→ Work required:
Using the listing that follows, filter out every line lacking the string "difw" and return the rest.

→ Dataset entries:
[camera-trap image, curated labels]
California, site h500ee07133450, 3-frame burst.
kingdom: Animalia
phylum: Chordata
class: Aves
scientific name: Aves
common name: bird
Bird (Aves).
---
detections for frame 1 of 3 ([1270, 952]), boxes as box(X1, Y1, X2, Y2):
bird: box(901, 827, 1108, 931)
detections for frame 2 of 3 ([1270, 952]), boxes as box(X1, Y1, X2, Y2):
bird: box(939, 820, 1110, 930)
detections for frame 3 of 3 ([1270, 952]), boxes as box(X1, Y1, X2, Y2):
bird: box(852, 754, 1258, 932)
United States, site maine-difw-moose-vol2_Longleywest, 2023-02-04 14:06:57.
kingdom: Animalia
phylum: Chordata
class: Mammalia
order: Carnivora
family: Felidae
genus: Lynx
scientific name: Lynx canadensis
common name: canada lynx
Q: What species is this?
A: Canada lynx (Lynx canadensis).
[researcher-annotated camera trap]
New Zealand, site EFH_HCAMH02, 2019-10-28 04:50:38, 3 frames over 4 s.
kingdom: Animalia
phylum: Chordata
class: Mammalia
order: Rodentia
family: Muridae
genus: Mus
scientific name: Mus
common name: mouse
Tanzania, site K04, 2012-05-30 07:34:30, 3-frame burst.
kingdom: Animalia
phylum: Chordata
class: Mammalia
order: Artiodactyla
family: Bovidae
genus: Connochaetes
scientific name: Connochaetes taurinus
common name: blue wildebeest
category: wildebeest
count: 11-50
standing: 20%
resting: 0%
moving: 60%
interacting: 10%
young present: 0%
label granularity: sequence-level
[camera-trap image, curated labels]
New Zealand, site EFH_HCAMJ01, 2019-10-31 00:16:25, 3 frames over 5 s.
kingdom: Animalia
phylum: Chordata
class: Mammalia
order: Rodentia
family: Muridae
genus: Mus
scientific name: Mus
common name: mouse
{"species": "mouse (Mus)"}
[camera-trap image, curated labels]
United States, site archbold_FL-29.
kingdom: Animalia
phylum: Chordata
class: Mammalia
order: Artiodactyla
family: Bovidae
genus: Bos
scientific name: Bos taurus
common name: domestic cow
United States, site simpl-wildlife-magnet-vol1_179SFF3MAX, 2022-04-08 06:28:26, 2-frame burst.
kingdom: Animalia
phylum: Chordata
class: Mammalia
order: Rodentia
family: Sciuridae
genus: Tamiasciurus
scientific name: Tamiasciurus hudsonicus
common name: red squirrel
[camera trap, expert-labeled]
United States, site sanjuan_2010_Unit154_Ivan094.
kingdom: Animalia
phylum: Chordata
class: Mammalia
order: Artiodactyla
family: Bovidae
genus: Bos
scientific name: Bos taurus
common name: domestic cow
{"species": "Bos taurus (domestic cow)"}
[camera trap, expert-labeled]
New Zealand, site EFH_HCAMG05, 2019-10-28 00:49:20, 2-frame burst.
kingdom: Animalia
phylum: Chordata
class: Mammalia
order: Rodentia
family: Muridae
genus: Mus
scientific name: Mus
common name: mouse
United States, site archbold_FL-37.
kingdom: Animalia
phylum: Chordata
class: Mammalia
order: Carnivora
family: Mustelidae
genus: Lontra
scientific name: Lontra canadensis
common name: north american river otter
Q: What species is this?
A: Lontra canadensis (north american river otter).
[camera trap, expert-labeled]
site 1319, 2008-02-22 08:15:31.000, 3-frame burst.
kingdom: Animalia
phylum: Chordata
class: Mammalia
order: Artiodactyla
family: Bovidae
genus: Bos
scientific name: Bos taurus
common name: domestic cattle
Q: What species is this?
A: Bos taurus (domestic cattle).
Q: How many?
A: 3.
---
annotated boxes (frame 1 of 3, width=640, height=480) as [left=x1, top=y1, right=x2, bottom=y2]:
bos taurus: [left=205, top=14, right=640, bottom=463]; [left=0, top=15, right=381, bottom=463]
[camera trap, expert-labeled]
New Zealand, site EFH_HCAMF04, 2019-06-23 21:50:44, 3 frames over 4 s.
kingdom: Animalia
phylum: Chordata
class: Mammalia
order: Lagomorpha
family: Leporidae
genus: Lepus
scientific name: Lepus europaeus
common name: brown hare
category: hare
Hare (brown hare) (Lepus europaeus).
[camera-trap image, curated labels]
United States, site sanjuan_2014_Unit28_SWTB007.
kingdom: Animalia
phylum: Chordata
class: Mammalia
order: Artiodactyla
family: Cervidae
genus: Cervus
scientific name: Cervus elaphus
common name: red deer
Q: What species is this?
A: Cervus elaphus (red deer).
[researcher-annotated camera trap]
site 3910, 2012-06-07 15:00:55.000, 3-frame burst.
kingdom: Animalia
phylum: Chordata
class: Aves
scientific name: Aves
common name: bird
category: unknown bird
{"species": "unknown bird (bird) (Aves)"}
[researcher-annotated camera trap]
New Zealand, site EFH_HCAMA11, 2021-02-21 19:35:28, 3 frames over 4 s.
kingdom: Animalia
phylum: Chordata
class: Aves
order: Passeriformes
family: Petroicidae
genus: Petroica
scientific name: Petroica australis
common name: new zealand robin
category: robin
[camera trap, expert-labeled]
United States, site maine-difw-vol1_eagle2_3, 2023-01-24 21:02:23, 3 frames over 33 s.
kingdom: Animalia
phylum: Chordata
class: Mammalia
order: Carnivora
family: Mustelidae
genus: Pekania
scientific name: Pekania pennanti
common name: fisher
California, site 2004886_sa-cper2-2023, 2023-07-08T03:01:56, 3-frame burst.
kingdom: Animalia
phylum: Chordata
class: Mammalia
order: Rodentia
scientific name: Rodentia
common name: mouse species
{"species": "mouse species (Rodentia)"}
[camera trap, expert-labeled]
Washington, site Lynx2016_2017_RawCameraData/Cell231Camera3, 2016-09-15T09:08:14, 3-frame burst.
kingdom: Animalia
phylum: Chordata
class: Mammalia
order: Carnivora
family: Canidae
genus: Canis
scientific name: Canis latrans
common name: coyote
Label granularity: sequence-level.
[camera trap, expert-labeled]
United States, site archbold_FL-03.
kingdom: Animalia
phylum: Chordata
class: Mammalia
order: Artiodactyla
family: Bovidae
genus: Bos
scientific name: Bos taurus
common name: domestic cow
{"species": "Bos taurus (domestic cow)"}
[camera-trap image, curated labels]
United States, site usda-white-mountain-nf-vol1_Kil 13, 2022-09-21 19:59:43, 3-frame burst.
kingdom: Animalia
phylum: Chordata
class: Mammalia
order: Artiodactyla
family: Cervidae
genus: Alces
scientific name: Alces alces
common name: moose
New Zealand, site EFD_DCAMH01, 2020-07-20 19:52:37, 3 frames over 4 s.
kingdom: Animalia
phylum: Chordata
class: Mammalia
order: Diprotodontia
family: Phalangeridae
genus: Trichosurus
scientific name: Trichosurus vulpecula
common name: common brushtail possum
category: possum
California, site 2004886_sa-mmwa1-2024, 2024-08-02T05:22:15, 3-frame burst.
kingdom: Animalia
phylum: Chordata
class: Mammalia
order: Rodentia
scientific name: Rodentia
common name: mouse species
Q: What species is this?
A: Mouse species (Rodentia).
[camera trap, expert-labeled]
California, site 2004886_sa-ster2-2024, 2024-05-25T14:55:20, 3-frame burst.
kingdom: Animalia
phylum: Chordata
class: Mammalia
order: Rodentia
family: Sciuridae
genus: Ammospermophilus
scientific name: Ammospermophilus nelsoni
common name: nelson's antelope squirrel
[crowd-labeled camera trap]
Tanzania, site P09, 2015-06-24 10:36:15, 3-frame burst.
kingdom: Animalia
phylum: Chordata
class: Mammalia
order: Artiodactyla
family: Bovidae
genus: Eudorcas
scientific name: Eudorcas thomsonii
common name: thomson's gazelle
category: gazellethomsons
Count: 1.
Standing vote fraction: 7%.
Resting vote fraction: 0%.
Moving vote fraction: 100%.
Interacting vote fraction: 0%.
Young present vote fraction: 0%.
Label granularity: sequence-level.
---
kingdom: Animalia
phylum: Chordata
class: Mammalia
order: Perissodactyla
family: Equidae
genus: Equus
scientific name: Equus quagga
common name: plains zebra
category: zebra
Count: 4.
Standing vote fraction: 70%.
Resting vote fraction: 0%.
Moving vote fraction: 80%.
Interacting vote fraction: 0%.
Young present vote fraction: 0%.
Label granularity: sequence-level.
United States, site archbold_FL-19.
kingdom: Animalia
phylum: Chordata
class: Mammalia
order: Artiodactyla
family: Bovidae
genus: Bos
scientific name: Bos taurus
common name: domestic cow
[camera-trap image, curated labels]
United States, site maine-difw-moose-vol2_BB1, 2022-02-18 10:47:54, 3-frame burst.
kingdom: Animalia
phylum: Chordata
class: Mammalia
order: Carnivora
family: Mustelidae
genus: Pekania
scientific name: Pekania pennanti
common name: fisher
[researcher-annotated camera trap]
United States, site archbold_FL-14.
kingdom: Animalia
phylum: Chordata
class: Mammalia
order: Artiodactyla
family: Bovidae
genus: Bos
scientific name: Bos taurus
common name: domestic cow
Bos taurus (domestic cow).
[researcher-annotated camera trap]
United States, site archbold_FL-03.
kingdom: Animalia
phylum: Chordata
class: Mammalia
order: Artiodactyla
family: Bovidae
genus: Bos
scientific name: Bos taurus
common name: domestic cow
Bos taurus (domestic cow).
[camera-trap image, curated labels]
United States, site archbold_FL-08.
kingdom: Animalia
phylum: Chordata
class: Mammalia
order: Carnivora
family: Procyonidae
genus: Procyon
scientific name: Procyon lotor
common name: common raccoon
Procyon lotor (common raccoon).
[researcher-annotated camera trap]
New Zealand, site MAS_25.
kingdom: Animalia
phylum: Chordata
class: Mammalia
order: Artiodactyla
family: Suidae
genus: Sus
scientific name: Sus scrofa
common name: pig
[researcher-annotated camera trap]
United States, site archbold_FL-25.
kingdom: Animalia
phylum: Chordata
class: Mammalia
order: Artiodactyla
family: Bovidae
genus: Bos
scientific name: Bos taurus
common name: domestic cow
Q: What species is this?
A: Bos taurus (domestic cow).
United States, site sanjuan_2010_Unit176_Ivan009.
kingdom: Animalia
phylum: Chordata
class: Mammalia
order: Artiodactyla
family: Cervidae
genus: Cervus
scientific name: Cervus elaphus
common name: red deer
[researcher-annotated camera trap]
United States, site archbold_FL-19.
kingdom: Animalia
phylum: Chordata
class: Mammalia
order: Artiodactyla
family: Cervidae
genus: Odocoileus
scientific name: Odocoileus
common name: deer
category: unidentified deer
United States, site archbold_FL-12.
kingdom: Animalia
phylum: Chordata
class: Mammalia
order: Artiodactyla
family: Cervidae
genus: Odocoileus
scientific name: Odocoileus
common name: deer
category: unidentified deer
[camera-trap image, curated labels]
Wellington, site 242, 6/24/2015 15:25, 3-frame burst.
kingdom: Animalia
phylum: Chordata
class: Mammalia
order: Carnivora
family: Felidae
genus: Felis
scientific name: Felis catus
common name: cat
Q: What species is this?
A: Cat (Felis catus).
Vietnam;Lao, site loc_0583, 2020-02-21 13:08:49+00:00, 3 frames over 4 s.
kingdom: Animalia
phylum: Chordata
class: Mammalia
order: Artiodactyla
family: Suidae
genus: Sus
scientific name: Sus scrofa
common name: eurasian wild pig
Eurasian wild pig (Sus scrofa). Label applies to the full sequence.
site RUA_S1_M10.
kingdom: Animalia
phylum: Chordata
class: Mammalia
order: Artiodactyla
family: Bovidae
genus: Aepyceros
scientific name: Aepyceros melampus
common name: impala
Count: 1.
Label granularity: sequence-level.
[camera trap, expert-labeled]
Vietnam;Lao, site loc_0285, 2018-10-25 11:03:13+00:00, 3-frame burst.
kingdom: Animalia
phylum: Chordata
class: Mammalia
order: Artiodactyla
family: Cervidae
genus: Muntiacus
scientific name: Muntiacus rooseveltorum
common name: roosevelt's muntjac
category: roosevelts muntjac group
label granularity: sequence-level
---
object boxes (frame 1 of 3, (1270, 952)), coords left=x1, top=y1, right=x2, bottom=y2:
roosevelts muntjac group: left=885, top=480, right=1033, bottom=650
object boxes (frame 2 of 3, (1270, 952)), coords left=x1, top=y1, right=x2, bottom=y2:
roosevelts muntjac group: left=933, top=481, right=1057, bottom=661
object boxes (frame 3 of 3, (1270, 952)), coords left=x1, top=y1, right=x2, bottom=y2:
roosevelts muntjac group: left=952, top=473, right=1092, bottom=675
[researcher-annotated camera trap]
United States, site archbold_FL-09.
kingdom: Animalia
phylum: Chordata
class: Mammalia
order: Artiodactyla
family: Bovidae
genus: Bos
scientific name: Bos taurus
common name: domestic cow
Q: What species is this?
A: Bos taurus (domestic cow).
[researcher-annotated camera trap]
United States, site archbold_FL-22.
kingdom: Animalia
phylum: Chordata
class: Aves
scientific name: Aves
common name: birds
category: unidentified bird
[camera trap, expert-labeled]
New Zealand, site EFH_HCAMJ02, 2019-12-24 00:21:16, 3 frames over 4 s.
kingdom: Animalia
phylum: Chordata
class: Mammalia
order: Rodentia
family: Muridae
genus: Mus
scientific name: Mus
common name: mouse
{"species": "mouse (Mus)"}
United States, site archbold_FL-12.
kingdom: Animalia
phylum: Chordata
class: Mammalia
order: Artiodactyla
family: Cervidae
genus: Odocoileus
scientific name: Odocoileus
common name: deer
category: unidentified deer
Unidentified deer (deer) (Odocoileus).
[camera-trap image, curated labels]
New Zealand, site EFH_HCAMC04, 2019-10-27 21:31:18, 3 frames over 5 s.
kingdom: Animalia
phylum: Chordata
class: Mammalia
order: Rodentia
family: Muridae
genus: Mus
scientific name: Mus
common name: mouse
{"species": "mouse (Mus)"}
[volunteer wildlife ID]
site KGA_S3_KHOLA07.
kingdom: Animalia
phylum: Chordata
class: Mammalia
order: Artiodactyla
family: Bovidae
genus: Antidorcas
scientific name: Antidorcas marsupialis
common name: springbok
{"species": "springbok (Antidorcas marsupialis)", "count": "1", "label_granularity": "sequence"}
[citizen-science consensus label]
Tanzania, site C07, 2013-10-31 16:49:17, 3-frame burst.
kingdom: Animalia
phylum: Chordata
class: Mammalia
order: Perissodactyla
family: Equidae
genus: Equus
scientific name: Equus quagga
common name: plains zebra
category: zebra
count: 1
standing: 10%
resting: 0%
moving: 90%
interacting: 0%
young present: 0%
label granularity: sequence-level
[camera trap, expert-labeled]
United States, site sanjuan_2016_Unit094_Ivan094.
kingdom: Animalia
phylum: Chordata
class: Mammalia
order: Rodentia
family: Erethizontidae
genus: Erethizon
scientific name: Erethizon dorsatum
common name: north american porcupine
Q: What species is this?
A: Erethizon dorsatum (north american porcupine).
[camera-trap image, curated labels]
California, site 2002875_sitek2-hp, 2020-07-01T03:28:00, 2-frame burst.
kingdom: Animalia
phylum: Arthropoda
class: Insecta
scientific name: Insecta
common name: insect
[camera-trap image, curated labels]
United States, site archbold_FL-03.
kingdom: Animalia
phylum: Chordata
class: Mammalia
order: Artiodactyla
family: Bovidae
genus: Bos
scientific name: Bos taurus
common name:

→ The answer:
United States, site maine-difw-moose-vol2_Longleywest, 2023-02-04 14:06:57.
United States, site maine-difw-vol1_eagle2_3, 2023-01-24 21:02:23, 3 frames over 33 s.
United States, site maine-difw-moose-vol2_BB1, 2022-02-18 10:47:54, 3-frame burst.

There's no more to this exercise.